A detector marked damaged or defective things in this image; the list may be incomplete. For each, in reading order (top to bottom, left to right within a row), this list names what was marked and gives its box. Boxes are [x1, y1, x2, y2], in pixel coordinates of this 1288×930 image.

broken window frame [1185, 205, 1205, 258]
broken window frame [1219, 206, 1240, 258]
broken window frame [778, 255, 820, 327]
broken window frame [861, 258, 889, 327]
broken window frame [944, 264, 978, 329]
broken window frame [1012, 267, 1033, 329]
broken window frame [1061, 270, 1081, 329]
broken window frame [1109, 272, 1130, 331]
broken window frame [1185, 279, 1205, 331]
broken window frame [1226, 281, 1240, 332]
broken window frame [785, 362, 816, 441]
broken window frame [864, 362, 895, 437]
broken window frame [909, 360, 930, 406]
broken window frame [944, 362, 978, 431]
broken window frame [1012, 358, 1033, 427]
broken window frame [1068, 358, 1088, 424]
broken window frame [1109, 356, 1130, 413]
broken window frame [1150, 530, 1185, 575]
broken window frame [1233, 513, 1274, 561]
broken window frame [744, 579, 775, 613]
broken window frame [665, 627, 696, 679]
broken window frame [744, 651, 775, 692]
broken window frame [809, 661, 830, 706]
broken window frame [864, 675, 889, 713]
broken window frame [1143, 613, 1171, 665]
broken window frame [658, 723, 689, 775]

──────────────────────────────

■ **Set task**: Lay out every line of the records above as a Markdown table with two columns, Row and Line. Number the rows and omit any blank lines.

■ **Solution for this problem**:
| Row | Line |
|---|---|
| 1 | A detector marked damaged or defective things in this image; the list may be incomplete. For each, in reading order (top to bottom, left to right within a row), this list names what was marked and gives its box. Boxes are [x1, y1, x2, y2], in pixel coordinates of this 1288×930 image. |
| 2 | broken window frame [1185, 205, 1205, 258] |
| 3 | broken window frame [1219, 206, 1240, 258] |
| 4 | broken window frame [778, 255, 820, 327] |
| 5 | broken window frame [861, 258, 889, 327] |
| 6 | broken window frame [944, 264, 978, 329] |
| 7 | broken window frame [1012, 267, 1033, 329] |
| 8 | broken window frame [1061, 270, 1081, 329] |
| 9 | broken window frame [1109, 272, 1130, 331] |
| 10 | broken window frame [1185, 279, 1205, 331] |
| 11 | broken window frame [1226, 281, 1240, 332] |
| 12 | broken window frame [785, 362, 816, 441] |
| 13 | broken window frame [864, 362, 895, 437] |
| 14 | broken window frame [909, 360, 930, 406] |
| 15 | broken window frame [944, 362, 978, 431] |
| 16 | broken window frame [1012, 358, 1033, 427] |
| 17 | broken window frame [1068, 358, 1088, 424] |
| 18 | broken window frame [1109, 356, 1130, 413] |
| 19 | broken window frame [1150, 530, 1185, 575] |
| 20 | broken window frame [1233, 513, 1274, 561] |
| 21 | broken window frame [744, 579, 775, 613] |
| 22 | broken window frame [665, 627, 696, 679] |
| 23 | broken window frame [744, 651, 775, 692] |
| 24 | broken window frame [809, 661, 830, 706] |
| 25 | broken window frame [864, 675, 889, 713] |
| 26 | broken window frame [1143, 613, 1171, 665] |
| 27 | broken window frame [658, 723, 689, 775] |